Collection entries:
########
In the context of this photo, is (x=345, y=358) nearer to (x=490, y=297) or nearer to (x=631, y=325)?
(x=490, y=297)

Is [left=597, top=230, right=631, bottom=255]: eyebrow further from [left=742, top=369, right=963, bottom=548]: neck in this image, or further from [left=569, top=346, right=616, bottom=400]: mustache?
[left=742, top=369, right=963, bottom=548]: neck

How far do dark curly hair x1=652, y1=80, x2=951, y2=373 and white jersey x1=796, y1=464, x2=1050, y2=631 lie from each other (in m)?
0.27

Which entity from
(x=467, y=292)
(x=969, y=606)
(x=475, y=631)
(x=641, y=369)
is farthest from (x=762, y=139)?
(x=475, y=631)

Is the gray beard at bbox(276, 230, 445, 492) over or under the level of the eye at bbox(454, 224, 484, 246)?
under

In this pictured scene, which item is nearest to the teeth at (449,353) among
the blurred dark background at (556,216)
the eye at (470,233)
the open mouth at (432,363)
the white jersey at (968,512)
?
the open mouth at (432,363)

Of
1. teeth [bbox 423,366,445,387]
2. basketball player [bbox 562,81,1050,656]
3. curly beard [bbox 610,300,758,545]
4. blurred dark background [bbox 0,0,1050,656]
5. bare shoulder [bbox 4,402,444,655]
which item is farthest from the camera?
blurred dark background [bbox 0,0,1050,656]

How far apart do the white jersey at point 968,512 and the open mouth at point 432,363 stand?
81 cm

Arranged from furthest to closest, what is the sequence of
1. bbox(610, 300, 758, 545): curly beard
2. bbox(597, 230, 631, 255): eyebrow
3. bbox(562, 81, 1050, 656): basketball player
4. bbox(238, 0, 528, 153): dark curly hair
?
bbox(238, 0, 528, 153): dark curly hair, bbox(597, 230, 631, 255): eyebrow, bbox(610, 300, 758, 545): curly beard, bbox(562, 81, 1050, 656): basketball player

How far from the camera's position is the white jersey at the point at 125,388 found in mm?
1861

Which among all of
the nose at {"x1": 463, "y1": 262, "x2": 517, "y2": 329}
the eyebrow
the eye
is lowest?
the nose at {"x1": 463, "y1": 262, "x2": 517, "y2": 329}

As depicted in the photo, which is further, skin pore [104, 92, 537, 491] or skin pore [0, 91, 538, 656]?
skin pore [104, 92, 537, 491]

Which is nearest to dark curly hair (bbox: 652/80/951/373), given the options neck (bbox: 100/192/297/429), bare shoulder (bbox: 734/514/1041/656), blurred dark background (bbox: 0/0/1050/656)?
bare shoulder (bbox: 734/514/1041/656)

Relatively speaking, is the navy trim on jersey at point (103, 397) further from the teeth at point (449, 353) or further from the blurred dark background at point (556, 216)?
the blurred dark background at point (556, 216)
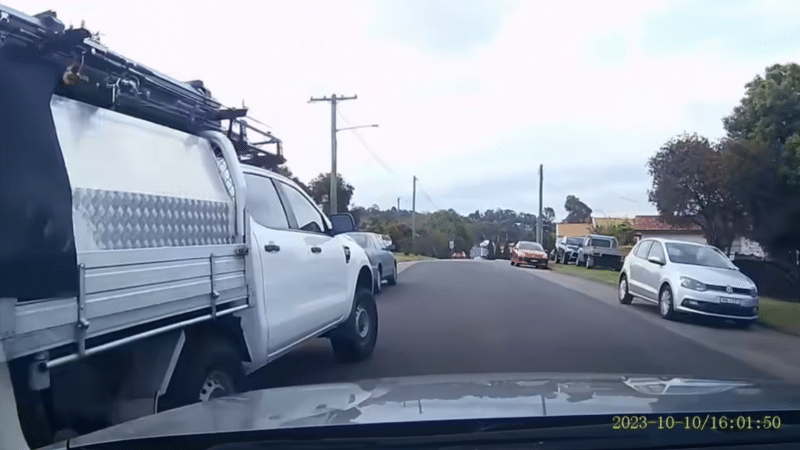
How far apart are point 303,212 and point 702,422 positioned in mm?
5024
########
Could you reproduce all the items above with "white jersey" renamed to "white shirt" and everything else left unchanged? Omit the pictures from your answer.

In the context of this photo, is (x=345, y=358) nearer to (x=490, y=297) or nearer to (x=631, y=325)?
(x=490, y=297)

Is [left=597, top=230, right=631, bottom=255]: eyebrow further from [left=742, top=369, right=963, bottom=548]: neck in this image, or further from [left=569, top=346, right=616, bottom=400]: mustache?
[left=742, top=369, right=963, bottom=548]: neck

How far do dark curly hair x1=652, y1=80, x2=951, y2=373 and white shirt x1=796, y1=464, x2=1050, y2=631 lie from each other (in m)?
0.27

Which entity from
(x=467, y=292)
(x=969, y=606)
(x=475, y=631)
(x=641, y=369)
is farthest from (x=762, y=139)?
(x=475, y=631)

Is the gray beard at bbox(276, 230, 445, 492) over or under the level of the eye at bbox(454, 224, 484, 246)?
under

In this pictured scene, which item is nearest to the teeth at (449,353) among
the blurred dark background at (556,216)
the eye at (470,233)
the open mouth at (432,363)
the white shirt at (968,512)
?
the open mouth at (432,363)

Of
1. teeth [bbox 423,366,445,387]
2. basketball player [bbox 562,81,1050,656]
3. curly beard [bbox 610,300,758,545]
4. blurred dark background [bbox 0,0,1050,656]
5. bare shoulder [bbox 4,402,444,655]
which item is farthest from the camera?
blurred dark background [bbox 0,0,1050,656]

How far apart do the white shirt at point 968,512 and the open mouth at point 432,363 stand?
81 cm

Arranged from furthest to closest, what is the sequence of
1. bbox(610, 300, 758, 545): curly beard
2. bbox(597, 230, 631, 255): eyebrow
3. bbox(562, 81, 1050, 656): basketball player
4. bbox(238, 0, 528, 153): dark curly hair
?
bbox(238, 0, 528, 153): dark curly hair, bbox(597, 230, 631, 255): eyebrow, bbox(610, 300, 758, 545): curly beard, bbox(562, 81, 1050, 656): basketball player

How far from the camera's position is the white shirt at the point at 125,388 found in mm?
1861

Which among all of
the nose at {"x1": 463, "y1": 262, "x2": 517, "y2": 329}
the eyebrow
the eye
is lowest?
the nose at {"x1": 463, "y1": 262, "x2": 517, "y2": 329}

As depicted in the photo, which is further, skin pore [104, 92, 537, 491] or skin pore [0, 91, 538, 656]?
skin pore [104, 92, 537, 491]

Which is nearest to dark curly hair (bbox: 652/80/951/373), given the options neck (bbox: 100/192/297/429), bare shoulder (bbox: 734/514/1041/656), blurred dark background (bbox: 0/0/1050/656)?
bare shoulder (bbox: 734/514/1041/656)

Relatively speaking, is the navy trim on jersey at point (103, 397) further from the teeth at point (449, 353) or further from the blurred dark background at point (556, 216)?
the blurred dark background at point (556, 216)
How far apart are point 303,212 and point 702,422 positioned in mm?
5024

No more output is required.